■ Directive a
In the court order below, list every ruling announced in the paragraph beginning "Plaintiff has filed an application," naming each filing and what the court does with it.

■ Passage to read

UNITED STATES DISTRICT COURT FOR THE EASTERN DISTRICT OF CALIFORNIA
Feb 6, 2019
No. 2:19-cv-128-KJM-EFB PS (E.D. Cal. Feb. 6, 2019)

Opinion

No. 2:19-cv-128-KJM-EFB PS

02-06-2019

FATIMA KATUMBUSI, Plaintiff, v. COUNTY OF SACRAMENTO, et al., Defendants.


ORDER

Plaintiff has filed an application to proceed in forma pauperis pursuant to 28 U.S.C. § 1915 (ECF No. 2), as well as a motion for recusal (ECF No. 4). For the reasons explained below, plaintiff's motion for recusal is denied, her application to proceed in forma pauperis is granted, and her complaint is dismissed with leave to amend.

This case, in which plaintiff is proceeding in propria persona, was referred to the undersigned under Local Rule 302(c)(21), pursuant to 28 U.S.C. § 636(b)(1).

I. Motion for Recusal

Plaintiff has moved for recusal of the assigned district judge and magistrate judge. ECF No. 4. The applicable recusal statute, 28 U.S.C. § 455, provides that "[a]ny justice, judge, or magistrate judge of the United States shall disqualify himself in any proceeding in which his impartiality might reasonably be questioned." 28 U.S.C. § 455(a). A judge shall also disqualify himself or herself when the judge has "a personal bias or prejudice concerning a party . . . ." Id. § 455(b)(1). The standard for determining whether impartiality might be reasonably questioned is "whether a reasonable person with knowledge of all the facts would conclude that the judge's impartiality might be questioned." United States v. Holland, 519 F.2d 909, 913 (9th Cir. 2008).

■ Material for this task

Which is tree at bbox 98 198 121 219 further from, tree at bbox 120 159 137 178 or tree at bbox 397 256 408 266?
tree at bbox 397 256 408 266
* * *
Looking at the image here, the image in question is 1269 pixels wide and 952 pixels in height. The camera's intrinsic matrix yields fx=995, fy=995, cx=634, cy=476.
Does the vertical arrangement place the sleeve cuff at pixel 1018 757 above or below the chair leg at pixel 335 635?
* * *
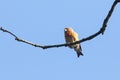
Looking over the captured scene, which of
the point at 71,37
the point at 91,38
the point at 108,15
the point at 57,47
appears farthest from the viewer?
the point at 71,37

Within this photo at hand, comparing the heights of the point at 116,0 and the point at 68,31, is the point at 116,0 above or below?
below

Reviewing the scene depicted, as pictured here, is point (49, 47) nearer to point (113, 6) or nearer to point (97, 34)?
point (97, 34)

■ Directive b
In the entries, write out the lines between the one containing "Looking at the" and the one containing "Does the vertical", inclusive, switching "sleeve cuff" to "table edge" and keeping everything else the same.

■ Full output a
- Motion for recusal: denied
- Application to proceed in forma pauperis: granted
- Complaint: dismissed with leave to amend

■ Full output b
Looking at the image here, the image in question is 1269 pixels wide and 952 pixels in height. The camera's intrinsic matrix yields fx=995, fy=995, cx=634, cy=476.
Does the vertical arrangement place the table edge at pixel 1018 757 above or below the chair leg at pixel 335 635?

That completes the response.